:: ESTRATTO DEL DOCUMENTO ::
Il CommentoRapporti di lavoro

Marco Biagi, il pragmatismo delle riforme possibili

di Michele Tiraboschi

Consulente di spicco del Governo Berlusconi II per le riforme del mercato del lavoro e – fatto questo meno noto – stimato consigliere di Romano Prodi, a quel tempo Presidente della Commissione europea, sulle stesse materie. Questi i principali incarichi del professor Marco Biagi, titolare della cattedra di diritto del lavoro nella facoltà di economia a Modena, quando venne colpito dalle Brigate Rosse: trucidato con cinque colpi d’arma, davanti al portone di casa, la sera del 19 marzo 2002. Era nato a Bologna il 24 novembre del 1950, quest’anno avrebbe compiuto 75 anni.

Tutto questo è davvero troppo poco per descrivere chi era Marco Biagi.

Il suo coinvolgente modo di insegnare il diritto nelle aule universitarie, partendo sempre dal dato reale più che da una gelida disposizione normativa, lontano da una tradizione accademica formalistica anche per la relazione diretta e senza barriere che sapeva costruire con gli studenti. Il suo impegno di cattolico e socialista per la modernizzazione di quello che, allora come oggi, è il peggior mercato del lavoro d’Europa. Il suo pragmatismo e la sua ostinazione per le riforme possibili, lontano dalle ideologie e, anzi, sempre attento alle ricadute per i lavoratori in carne e ossa e per la sostenibilità del sistema produttivo. La sua perfetta conoscenza dei modelli stranieri di relazioni industriali che lo portavano a sollecitare i decisori politici a ripensare profondamente le regole del lavoro uscendo da logiche provinciali per adottare una prospettiva di benchmark rispetto alle migliori pratiche esistenti al mondo, così da impostare una corretta competizione con le imprese su scala globale. La ventata di aria nuova che portò nel dibattito pubblico, forte dello spazio, di cui era particolarmente fiero, che gli era stato affidato dal Sole 24 Ore.
:::
:: MATERIALE RACCOLTO ::
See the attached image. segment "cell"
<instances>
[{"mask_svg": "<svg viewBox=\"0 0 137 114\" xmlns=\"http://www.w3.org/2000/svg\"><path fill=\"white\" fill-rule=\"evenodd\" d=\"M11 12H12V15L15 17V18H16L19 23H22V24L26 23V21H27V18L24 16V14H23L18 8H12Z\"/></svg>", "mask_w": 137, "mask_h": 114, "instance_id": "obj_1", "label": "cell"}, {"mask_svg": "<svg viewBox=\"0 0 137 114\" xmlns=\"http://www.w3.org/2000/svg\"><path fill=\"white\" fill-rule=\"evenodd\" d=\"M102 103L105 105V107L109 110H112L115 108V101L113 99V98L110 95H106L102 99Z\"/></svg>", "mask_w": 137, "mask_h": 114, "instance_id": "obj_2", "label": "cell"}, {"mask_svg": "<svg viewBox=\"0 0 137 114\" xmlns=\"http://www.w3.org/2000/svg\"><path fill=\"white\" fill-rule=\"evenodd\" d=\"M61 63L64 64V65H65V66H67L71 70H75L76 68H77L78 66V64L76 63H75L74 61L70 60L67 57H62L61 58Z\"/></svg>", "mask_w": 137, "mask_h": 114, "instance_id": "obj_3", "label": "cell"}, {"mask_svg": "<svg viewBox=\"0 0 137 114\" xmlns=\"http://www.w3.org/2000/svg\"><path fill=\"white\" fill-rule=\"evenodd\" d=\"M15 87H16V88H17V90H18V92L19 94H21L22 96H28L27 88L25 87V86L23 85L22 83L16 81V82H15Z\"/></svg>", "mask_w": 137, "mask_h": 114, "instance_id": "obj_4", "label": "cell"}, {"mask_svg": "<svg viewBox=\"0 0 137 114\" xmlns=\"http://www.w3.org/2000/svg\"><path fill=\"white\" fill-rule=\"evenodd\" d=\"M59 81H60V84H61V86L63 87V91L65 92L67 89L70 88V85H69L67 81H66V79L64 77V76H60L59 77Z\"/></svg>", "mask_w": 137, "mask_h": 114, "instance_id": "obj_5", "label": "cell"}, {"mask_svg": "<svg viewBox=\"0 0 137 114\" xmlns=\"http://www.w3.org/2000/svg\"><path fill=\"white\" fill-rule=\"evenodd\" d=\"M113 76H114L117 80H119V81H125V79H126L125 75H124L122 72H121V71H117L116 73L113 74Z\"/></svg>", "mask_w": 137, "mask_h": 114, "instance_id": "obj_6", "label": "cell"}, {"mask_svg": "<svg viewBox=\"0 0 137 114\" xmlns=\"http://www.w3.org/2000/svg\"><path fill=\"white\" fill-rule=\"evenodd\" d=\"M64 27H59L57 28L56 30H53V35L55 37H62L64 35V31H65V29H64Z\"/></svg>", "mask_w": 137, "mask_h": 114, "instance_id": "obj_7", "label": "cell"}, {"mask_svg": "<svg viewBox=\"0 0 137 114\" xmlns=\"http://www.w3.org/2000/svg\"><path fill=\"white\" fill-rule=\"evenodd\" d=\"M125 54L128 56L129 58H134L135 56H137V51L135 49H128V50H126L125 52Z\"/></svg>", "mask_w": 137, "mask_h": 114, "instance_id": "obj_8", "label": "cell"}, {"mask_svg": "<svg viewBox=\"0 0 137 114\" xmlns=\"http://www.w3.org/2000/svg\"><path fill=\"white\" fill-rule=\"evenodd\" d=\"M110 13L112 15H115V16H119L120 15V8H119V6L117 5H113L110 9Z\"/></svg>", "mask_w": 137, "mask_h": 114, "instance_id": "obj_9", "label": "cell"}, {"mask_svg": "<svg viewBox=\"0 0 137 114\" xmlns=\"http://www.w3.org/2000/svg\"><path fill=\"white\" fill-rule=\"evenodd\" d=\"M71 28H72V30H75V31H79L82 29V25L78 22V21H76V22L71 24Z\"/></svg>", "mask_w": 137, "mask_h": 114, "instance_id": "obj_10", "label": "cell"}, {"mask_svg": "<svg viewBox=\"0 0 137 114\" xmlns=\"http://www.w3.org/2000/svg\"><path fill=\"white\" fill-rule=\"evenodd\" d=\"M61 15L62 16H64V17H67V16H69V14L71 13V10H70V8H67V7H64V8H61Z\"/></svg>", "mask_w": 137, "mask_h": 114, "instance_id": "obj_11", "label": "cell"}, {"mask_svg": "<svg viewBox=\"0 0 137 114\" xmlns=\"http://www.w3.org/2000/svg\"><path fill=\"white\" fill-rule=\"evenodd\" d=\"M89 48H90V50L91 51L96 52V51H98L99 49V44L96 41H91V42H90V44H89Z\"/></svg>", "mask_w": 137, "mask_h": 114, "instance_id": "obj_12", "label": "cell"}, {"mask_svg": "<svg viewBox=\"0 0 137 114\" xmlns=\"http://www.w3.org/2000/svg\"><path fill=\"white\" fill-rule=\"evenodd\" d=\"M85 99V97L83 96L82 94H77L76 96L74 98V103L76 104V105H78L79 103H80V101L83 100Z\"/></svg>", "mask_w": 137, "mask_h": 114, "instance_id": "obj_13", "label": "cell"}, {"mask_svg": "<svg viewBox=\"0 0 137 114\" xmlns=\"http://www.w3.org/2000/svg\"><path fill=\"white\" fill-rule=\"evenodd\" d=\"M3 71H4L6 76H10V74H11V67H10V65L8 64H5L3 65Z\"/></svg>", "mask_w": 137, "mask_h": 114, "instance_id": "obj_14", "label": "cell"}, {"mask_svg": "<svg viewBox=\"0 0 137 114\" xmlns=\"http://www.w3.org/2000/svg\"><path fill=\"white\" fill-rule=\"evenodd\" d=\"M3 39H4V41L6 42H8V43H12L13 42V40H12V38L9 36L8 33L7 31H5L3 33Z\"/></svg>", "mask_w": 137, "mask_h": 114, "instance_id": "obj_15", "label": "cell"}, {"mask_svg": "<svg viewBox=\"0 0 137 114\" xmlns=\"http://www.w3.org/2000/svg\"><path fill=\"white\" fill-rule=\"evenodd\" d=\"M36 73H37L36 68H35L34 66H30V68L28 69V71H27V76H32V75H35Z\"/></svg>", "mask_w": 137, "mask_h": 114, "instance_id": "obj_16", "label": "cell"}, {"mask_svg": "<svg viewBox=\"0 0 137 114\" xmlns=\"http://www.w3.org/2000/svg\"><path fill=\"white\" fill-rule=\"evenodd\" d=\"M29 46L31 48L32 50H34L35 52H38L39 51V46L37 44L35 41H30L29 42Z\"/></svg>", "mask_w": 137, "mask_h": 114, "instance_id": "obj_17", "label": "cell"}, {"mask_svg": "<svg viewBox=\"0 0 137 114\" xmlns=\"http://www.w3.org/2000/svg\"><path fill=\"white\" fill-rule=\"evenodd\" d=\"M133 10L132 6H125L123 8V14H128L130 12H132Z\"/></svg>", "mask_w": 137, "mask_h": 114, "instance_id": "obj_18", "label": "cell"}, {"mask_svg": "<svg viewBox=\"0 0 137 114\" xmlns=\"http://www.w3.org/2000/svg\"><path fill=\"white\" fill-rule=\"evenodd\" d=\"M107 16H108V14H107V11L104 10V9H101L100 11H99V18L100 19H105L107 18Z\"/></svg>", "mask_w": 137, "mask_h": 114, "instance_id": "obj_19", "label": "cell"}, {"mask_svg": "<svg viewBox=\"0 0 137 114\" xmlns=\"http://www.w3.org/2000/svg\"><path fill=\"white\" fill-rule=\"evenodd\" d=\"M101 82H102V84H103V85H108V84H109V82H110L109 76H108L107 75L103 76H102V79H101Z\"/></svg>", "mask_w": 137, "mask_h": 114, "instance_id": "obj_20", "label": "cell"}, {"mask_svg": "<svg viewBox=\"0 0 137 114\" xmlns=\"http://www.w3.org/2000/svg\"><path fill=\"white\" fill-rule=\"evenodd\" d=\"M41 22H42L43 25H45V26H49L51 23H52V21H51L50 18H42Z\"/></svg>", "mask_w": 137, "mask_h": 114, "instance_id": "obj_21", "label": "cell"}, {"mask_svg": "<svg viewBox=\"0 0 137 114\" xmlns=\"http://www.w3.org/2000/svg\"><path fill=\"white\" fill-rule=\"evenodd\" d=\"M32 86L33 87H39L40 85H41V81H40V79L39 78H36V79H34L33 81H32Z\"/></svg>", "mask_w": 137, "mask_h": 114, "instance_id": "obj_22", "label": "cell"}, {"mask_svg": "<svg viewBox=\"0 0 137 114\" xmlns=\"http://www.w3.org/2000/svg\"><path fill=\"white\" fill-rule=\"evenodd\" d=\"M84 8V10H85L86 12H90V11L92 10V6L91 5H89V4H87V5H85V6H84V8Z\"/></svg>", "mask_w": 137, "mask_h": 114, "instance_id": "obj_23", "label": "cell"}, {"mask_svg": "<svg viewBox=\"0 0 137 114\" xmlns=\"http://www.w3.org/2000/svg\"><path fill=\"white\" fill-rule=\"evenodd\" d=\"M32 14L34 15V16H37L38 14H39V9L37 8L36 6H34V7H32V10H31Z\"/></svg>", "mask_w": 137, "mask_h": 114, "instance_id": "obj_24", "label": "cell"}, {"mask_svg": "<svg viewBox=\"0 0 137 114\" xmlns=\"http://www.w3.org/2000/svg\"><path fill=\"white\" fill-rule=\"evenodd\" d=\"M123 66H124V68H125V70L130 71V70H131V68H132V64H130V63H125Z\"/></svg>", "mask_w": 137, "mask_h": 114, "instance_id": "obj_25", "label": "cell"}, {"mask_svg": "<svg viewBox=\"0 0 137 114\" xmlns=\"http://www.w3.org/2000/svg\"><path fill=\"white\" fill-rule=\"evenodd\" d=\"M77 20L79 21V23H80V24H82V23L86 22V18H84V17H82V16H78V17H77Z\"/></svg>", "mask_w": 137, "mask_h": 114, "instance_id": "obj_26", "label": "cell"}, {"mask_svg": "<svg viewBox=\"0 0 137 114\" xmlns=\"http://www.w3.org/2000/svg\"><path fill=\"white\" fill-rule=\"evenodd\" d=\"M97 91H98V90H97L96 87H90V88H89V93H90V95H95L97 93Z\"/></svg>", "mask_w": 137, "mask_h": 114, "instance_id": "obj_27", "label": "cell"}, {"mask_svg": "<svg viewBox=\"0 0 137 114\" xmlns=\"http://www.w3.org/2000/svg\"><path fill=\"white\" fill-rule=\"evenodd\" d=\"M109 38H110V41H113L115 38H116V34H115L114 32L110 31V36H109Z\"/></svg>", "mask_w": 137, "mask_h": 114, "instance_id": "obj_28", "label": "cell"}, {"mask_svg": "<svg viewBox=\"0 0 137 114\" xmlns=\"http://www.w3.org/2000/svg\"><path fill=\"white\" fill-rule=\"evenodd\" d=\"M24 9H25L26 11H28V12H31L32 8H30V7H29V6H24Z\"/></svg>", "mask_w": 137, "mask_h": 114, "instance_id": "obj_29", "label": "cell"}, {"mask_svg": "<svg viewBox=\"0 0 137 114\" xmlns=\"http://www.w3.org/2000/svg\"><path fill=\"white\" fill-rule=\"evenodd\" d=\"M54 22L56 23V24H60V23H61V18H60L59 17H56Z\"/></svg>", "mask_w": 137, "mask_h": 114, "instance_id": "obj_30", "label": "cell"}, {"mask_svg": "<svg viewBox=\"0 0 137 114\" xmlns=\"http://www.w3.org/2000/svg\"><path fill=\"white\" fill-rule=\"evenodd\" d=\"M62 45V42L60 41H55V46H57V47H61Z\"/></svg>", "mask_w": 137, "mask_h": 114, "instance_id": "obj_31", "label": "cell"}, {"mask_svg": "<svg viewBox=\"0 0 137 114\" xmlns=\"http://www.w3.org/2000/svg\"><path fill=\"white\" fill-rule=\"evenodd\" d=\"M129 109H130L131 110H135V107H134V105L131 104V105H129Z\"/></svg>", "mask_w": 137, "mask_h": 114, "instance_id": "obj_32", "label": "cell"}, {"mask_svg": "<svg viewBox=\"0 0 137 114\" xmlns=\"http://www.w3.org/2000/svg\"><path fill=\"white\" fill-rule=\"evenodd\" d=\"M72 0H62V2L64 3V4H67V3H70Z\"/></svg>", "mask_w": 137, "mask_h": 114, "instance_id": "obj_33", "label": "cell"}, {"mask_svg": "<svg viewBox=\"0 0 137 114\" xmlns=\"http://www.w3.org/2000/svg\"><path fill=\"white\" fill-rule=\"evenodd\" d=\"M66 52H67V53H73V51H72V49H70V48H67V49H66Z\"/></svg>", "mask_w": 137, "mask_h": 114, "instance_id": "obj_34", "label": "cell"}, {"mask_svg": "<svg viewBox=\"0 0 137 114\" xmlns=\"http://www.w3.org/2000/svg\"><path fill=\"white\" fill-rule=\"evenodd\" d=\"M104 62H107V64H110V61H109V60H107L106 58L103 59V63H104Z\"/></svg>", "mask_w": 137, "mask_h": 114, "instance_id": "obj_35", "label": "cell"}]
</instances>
:::
**CONSEGNA 1**.
Rispondi alle domande sul commento dedicato a Marco Biagi.
(a) In quale città e in quale data era nato Marco Biagi?
(b) Di quale materia era titolare della cattedra, e in quale facoltà e città?
(c) Quale giornale gli aveva affidato lo spazio di cui era particolarmente fiero?
**CONSEGNA 2**. Prosegui il commento su Marco Biagi, cominciando subito dopo la sua ultima frase.

**RISPOSTA 1**.
(a) A Bologna, il 24 novembre 1950.
(b) Della cattedra di diritto del lavoro, nella facoltà di economia a Modena.
(c) Il Sole 24 Ore.

**RISPOSTA 2**.
Il lavoro per lui non era un posto da tutelare: al centro erano le competenze e la capacità di rinnovarle

Uno spazio che si conquistò anche grazie alla buona parola messa dall’amico Giuliano Cazzola e che fu in grado di consolidare in breve tempo, diventando editorialista di punta di questo giornale, grazie a uno stile di scrittura chiaro e al coraggio delle posizioni che sosteneva. Posizioni sempre nette e dirette all’obiettivo, senza troppi giri di parole o compromessi per non scontentare qualcuno tra i tanti che allora lo ritenevano un eretico solo perché incapaci di comprendere quelle trasformazioni del lavoro che vediamo oggi e che lui aveva intuito prima di tutti.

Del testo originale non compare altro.